Sunday, 28 June 2026

More Short Stories: The Hermit of Patmos




















A short story based around the Book of Revelantion, the hymn "Veni Creator Spiritus", and the ancient order of Compline. Following John A.T. Robinson and others, I think there is more evidence for the Neronian persecution than the Domitianic dating.

The Hermit of Patmos

The nights are the hardest.

When the wind claws at the cave mouth and the sea roars like a wounded beast, I feel again the smoke of Rome in my lungs, the screams of the faithful carried off to Nero’s gardens. I see the torches, living torches of Christians, tied to wooden posts, set alight, burning in the emperor’s courtyards. I hear the laughter. I smell the flesh.

Rome burned and temples and porticoes were destroyed in the conflagration. I saw the smoke arising from the fallen city of seven hills like incense of ruin. And the Christians paid the price, a scapegoat for Nero, for we are seen as a pernicious superstition, a disease, spreading into the capitol and across the world.

O God, come to our aid.
O Lord, make haste to help us..

I whisper into the dark, come, Creator Spirit, visit the minds of your people. Visit mine, for it is breaking.

I came to Patmos as a fugitive, but I have become a hermit by necessity. The island is barren, a spine of rock thrust from the sea. I eat little, sleep less, and pray always. Yet prayer is no longer the gentle rhythm it once was. It is a trembling, a fire, a weight. For I have seen what no man should see, the celestial fire.
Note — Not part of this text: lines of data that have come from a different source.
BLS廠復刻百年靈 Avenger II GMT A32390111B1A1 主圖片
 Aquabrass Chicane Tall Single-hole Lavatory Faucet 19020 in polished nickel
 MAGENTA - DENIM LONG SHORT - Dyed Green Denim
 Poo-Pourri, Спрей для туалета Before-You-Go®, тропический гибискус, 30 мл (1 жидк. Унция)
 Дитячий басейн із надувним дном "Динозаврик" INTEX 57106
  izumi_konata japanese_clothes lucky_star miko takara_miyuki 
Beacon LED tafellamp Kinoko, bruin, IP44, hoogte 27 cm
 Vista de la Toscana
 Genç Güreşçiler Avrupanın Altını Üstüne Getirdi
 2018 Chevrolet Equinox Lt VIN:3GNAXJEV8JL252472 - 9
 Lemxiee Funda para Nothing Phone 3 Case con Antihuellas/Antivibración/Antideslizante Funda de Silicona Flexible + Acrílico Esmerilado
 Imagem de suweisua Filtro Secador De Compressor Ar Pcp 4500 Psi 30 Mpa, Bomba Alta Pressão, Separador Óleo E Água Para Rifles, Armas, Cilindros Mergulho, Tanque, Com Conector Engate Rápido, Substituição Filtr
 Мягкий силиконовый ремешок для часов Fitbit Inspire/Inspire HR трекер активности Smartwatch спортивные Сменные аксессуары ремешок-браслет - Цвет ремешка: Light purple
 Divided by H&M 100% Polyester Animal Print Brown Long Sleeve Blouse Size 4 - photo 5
Come, Holy Ghost, our souls inspire,
and lighten with celestial fire.

It began on a day of thunder. I had been fasting, my body thin as driftwood, when the sky split open with a sound like iron tearing. I fell to the ground, clutching my ears, but the voice entered me like a blade of light: “Fear not.” And then the vision came, bright as the sun, terrible as the storm.

I saw the Son of Man, eyes like flame, hair as white as snow, and his eyes were like blazing fire, feet like burnished bronze. His voice was the voice that stilled the waves of Galilee, yet now it shook the foundations of the world. Around Him seven stars burned, and in His hand was a sword of purest light. I remember crying out, “I am not worthy! I am dust, I am ash!” But He touched me, and strength returned to my bones.

Since that day, the visions have not ceased.

At times I see the throne—high, radiant, encircled by an emerald rainbow. I see the four living creatures crying, “Holy, holy, holy.” I see the elders casting their crowns like sparks before the One who lives forever. And I, a broken man on a forgotten island, tremble at the glory.

Other times I see darker things. Beasts rising from the sea, crowned with blasphemies. A dragon whose tail sweeps the stars from the sky. A woman clothed with the sun, pursued by the ancient serpent. And the smoke of Babylon rising like incense of ruin.

When these visions come, I clutch my cloak and whisper the hymn that has become my anchor: enkindle our senses with light, pour love into our hearts. For without that love, I would be lost. You, O Lord, are in the midst of us and we are called by your name; leave us not, O Lord our God.

Enable with perpetual light
the dullness of our blinded sight.

Tonight, as the moon climbs over the jagged rocks, I feel the weight of the world pressing upon me again. I think of the brothers and sisters who died in Rome, of Peter and Paul, now long dead. I think of the ones still suffering. I think of the Church, small, scattered, hunted, and I wonder how such a fragile flock can endure the wolves. These are savage wolves that have come among us, not sparing our flock.

Then the vision returns, not in thunder this time, but in stillness. A city descends from heaven, radiant as a bride. Its walls gleam with jasper; its gates are pearls; its streets shine like gold refined in fire. And from within it comes a voice like a river: “Behold, I make all things new.”

My tears fall freely. The persecutions, the flames, the exile, the loneliness, none of it is the final word. The final word is glory. The final word is peace. The final word is God. There will be no more night: we will not need the light of a lamp or the light of the sun, for God will be our light, in this new world, this new creation, reborn from the ashes of the old.

I rise, steady at last, and whisper into the night: Maranatha, come Lord Jesus, and make this broken world anew.